OBJECTIVE: To evaluate the risk factors that influence time to acquisition of a laboratory-confirmed bloodstream infection (LCBI).
DESIGN: Prospective cohort study with an 18-month follow-up.
SETTING: A 16-bed medical and/or surgical pediatric intensive care unit that cares for patients of the Brazilian Public Health System exclusively.
PATIENTS: We included children from 0 to 18 years old who were represented by 875 consecutive admissions to the pediatric intensive care unit from January 1, 2005, through June 30, 2006. The children from all but 5 (0.6%) of the admissions were followed up until discharge or death. The majority (506 [58.2%]) were hospitalized for surgical pathology, and 254 (29.2%) underwent heart surgery.
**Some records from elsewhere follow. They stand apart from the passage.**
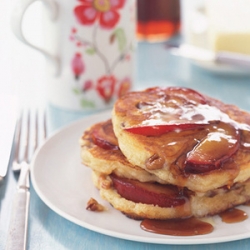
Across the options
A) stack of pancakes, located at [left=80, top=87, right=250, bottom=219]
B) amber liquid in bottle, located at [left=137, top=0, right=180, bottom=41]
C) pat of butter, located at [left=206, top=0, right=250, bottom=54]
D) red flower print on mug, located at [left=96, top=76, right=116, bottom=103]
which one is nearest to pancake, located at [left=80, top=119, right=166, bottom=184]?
stack of pancakes, located at [left=80, top=87, right=250, bottom=219]

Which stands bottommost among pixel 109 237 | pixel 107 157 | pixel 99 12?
pixel 109 237

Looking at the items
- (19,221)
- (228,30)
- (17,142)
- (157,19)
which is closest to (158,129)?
(19,221)

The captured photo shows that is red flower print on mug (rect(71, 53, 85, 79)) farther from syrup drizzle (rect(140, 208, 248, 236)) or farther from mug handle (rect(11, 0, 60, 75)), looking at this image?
syrup drizzle (rect(140, 208, 248, 236))

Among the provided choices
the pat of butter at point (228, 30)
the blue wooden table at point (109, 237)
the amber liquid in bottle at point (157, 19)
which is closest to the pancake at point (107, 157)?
the blue wooden table at point (109, 237)

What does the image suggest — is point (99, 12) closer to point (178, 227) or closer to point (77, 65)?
point (77, 65)

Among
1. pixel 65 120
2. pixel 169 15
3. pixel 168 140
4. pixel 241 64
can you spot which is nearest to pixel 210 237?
pixel 168 140

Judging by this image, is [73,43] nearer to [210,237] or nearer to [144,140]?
[144,140]

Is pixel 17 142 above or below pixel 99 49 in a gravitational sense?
below
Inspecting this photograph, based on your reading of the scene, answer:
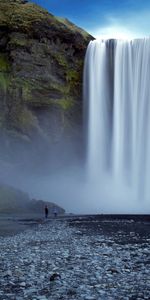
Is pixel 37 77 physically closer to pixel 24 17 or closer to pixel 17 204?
pixel 24 17

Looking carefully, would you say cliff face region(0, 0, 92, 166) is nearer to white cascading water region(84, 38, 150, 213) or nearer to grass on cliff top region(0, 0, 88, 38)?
grass on cliff top region(0, 0, 88, 38)

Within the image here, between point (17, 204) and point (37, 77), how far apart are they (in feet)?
83.9

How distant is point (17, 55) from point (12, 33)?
4216mm

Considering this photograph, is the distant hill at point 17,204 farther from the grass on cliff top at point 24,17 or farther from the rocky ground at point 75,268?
the grass on cliff top at point 24,17

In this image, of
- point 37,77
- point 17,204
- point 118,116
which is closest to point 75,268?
point 17,204

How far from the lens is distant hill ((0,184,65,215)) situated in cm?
5494

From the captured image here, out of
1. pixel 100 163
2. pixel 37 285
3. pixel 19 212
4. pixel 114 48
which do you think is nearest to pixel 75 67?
pixel 114 48

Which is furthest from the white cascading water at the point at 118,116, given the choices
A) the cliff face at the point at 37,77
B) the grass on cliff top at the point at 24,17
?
the grass on cliff top at the point at 24,17

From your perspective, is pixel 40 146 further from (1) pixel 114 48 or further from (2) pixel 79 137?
(1) pixel 114 48

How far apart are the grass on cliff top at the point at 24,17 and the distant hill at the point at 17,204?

METHODS: We used a standardized questionnaire and data collection from daily charts. Information on risk factors was collected before the onset of first LCBI. Survival analysis was performed using the Kaplan-Meier method. The effect of the variables on the risk of LCBI each day was estimated through a Cox model fitting.
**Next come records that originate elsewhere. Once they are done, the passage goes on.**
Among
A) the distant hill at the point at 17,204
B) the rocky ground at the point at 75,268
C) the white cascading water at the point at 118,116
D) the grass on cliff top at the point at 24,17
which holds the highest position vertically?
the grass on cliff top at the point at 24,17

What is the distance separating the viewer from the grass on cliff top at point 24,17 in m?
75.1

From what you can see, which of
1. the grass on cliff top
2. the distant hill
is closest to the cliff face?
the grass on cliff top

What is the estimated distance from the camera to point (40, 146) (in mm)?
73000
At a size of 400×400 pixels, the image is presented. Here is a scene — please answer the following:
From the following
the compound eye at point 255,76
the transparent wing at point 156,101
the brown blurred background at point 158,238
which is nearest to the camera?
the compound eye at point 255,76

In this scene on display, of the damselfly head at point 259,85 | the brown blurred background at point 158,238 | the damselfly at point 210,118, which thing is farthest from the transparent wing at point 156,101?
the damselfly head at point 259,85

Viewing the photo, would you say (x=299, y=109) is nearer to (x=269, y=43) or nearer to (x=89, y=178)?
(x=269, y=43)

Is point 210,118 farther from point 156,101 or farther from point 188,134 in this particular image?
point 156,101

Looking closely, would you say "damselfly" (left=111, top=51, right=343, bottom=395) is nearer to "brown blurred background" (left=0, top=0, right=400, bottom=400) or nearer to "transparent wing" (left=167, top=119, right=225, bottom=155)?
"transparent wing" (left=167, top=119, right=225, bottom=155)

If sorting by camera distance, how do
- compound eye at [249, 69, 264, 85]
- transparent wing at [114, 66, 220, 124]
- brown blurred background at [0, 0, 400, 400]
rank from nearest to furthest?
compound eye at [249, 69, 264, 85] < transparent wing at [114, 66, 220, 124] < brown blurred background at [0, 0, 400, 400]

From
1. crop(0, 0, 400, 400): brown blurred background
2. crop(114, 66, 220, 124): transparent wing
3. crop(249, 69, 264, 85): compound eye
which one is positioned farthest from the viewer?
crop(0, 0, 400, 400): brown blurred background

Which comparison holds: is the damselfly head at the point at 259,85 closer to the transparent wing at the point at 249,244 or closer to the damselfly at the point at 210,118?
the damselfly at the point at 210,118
RESULTS: Fifty-seven children (6.6%) developed an LCBI, 54 (94.7%) of whom made use of a central venous catheter. LCBI incidence was 11.27 episodes/1,000 patient-days and 17.92 episodes/1,000 patient-days when associated with a central venous catheter. Factors associated with time to the first LCBI in the Cox model were age less than 2 years (hazard ratio [HR], 1.99; 95% confidence interval [CI], 1.02-3.89), malnutrition (HR, 1.74; 95% CI, 1.01-3.00), use of a central venous catheter (HR, 4.36; 95% CI, 1.30-14.64), use of antibiotics before admission (HR, 0.58; 95% CI, 0.33-0.98), and use of transfused blood products (HR, 0.40; 95% CI, 0.22-0.74).
CONCLUSION: Factors associated with time to acquisition of LCBI were age less than 2 years, weight-for-age z score less than -2, and the use of a central venous catheter. Therefore, intensification of LCBI prevention efforts in patients with these characteristics is fundamental.